### [DOCUMENT]
#####

The Bureau alleges, first, that consumers were mistakenly led to believe
the
company was calling on behalf of, or was affiliated with, their credit card
issuer, and, second, that the product did not offer any additional credit
card protection.
Deceptive Marketing Practices
- In September 2000, in a civil case, the Bureau registered a consent
order
with the Competition Tribunal against Gestion Professionnelle
(électroprotections)
Inc. (GPI) to cease the marketing of the ML-10, an electronic
anti-corrosion
device. Under the terms of the order, obtained under the deceptive
marketing
provisions of the Competition Act, GPI agreed to stop selling the
device and to refrain from marketing it, or any other similar device, until
appropriate tests took place.

#####

### [RECORDED DATA]

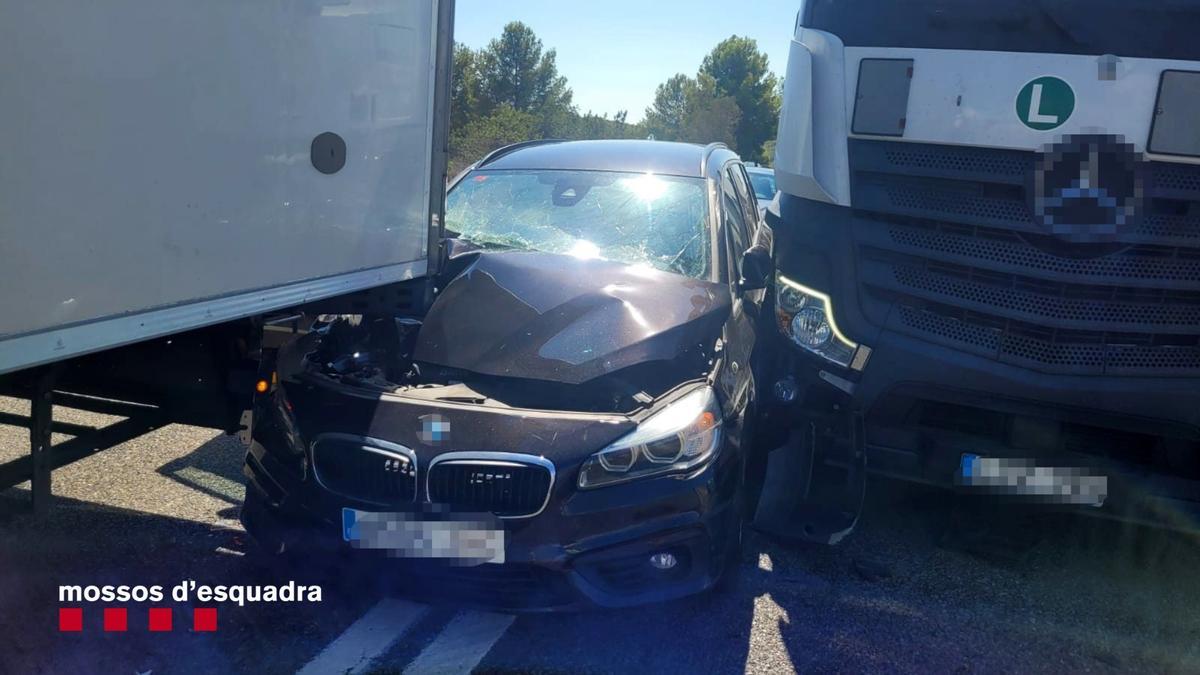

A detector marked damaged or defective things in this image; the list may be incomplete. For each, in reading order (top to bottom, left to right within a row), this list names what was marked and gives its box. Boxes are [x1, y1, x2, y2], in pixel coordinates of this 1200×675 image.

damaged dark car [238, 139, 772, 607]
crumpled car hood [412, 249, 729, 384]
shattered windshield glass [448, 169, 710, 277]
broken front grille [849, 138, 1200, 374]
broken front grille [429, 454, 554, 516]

#####

### [THE TASKS]
(1) Copy out the Competition Bureau text word for word, everything from "The Bureau alleges, first, that" down to "(électroprotections)".
(2) Summarize the Competition Bureau text in two sentences.
(3) Extend the Competition Bureau text past its final sentence.

### [RESPONSE LIST]
(1)
The Bureau alleges, first, that consumers were mistakenly led to believe
the
company was calling on behalf of, or was affiliated with, their credit card
issuer, and, second, that the product did not offer any additional credit
card protection.
Deceptive Marketing Practices
- In September 2000, in a civil case, the Bureau registered a consent
order
with the Competition Tribunal against Gestion Professionnelle
(électroprotections)

(2) The Bureau alleges that consumers were wrongly led to believe a company was calling for, or was affiliated with, their credit card issuer, and that the product offered no additional credit card protection. In September 2000, the Bureau registered a consent order with the Competition Tribunal under which Gestion Professionnelle (électroprotections) Inc. agreed to stop selling the ML-10 electronic anti-corrosion device and not to market it or any similar device until appropriate tests took place.

(3)
- In March 2001, in a civil case, the Bureau filed an application with the
Competition Tribunal for an order against P.V.I. International Inc. and two
corporate officers with respect to the promotion of a fuel-saving device,
the Platinum Vapor Injector. The application alleges that certain claims
about
the device's ability to save fuel and reduce harmful emissions were false
or misleading and not based on adequate tests. It also alleges that false
or misleading representations were made in the promotion of the device that
gave the impression it had been approved by the Canadian and U.S.
governments.
Consumer Packaging and Labelling Act
- On December 13, 2000, Gaston Charbonneau Ltée was convicted on three
charges under the Consumer Packaging and Labelling Act. An inspection of
several
lots of compost revealed that the product did not contain the net quantity
declared on the label. The company was fined $3000 and the product in
question
was seized and removed from sale.
Price Maintenance
- In September 2000, the Competition Bureau laid charges against Les
Pétroles
Irving/Irving Oil Inc., a major supplier of petroleum products, and two
gasoline
retailers for having contravened the price maintenance provisions of the
Competition Act. In October 2000 the case went before the Quebec Court,
which decided that there was insufficient evidence to go to trial, since
the
element of threat as defined by the Act was not demonstrated by the facts.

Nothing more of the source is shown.